Mas esse tempo já passou.

Pra toda luta é necessário fazer escolhas. Escolhas boas que podem trazer consequências ruins e escolhas ruins que podem trazer consequências boas. E todas as demais variadas consequências dos atos bons e dos atos ruins nesse nosso universo. Para toda luta é necessário fazer sacrifícios também. Existe um universo maior que a nossa aventura pessoal, existe uma grande aventura no coletivo! É preciso fazer escolhas.

(um jogo de luz faz a cena retornar pra pouco antes da morte de Belo)

PAPAI REI
É vocês quem estão participando dessa guerra aqui.

BELO
Uma guerra que vocês começaram! Eu não sou uma maldição na sua família, pai, eu nunca fui.

(Polaca se prepara para atirar em Belo)

PAPAI REI
É um mistério de deus, meu filho. Mas você não precisava dessa exposição.

BELO
As coisas são como são. Mais vale uma verdade dura, que uma mentira doce.
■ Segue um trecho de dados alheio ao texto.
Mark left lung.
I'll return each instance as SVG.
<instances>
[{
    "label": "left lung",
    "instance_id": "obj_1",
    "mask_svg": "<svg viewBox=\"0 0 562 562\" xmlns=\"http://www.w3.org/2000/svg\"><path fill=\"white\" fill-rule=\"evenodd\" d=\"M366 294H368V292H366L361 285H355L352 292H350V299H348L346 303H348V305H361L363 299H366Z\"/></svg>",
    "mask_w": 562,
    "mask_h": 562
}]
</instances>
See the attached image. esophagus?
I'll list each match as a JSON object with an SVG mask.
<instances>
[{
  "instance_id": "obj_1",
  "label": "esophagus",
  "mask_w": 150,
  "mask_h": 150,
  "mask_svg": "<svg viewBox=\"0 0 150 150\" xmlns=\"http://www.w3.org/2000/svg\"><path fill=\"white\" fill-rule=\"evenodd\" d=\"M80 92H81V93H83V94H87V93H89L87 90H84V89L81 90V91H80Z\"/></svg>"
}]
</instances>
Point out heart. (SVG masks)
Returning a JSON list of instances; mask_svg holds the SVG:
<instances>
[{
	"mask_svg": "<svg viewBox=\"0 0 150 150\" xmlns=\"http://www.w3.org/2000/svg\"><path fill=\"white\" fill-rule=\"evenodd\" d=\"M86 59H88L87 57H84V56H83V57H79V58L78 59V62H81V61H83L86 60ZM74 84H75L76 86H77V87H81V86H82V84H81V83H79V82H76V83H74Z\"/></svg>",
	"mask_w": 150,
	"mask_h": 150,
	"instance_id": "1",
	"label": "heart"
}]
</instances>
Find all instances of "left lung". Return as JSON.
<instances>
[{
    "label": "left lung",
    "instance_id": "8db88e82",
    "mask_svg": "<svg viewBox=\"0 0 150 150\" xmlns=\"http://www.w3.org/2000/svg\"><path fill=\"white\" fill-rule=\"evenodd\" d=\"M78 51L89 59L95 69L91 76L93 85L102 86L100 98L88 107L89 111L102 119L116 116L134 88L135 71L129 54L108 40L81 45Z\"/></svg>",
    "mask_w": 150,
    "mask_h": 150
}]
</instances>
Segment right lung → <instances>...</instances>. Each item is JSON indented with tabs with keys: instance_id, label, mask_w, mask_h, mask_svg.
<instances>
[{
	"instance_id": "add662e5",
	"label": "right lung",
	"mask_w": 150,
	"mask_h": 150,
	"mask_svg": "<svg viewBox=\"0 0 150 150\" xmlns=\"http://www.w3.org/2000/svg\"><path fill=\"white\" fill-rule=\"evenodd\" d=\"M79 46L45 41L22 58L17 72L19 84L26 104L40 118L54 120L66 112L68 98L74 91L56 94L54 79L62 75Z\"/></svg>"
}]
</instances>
(black-out rápido; um tiro; quando as luzes retornam Belo e Polaca estão conversando pouco antes da manifestação)

POLACA
Eu não posso fazer isso, Belo.

BELO
Você pode. Você tem que fazer isso. Você mesma me disse que a minha morte seria histórica, por todo o contexto. Eu estou preparado, Polaca Terceira. Essa é a minha missão nessa luta.

POLACA
Eu não sei...

BELO
Confia em mim.

POLACA
Eu confio. Eu sempre confiei.

BELO
Não se esqueça. Tem que acontecer do jeitinho que eu te falei. Eu tenho que morrer nos braços do meu pai. A deixa pra você atirar será: Mais vale uma verdade dura, que uma mentira doce.

(black-out rápido; um tiro; quando as luzes retornam a cena fúnebre do Papai Rei carregando Belo, com Polaca ao lado finaliza o espetáculo)

NARRADOR
E então, mesmo com um ato de sacrifício moralmente questionável, Príncipe Belo virou símbolo da luta. As coisas do bem e do mal possuem diversas variações de níveis, e confusões também. Ninguém é totalmente mocinho, mas às vezes é sim. E ninguém é totalmente vilão, mas às vezes também é. Tudo isso foi só uma desculpa pra gente poder discutir sobre gênero de uma forma ilustrada e divertida. E sem falso moralismo, por favor.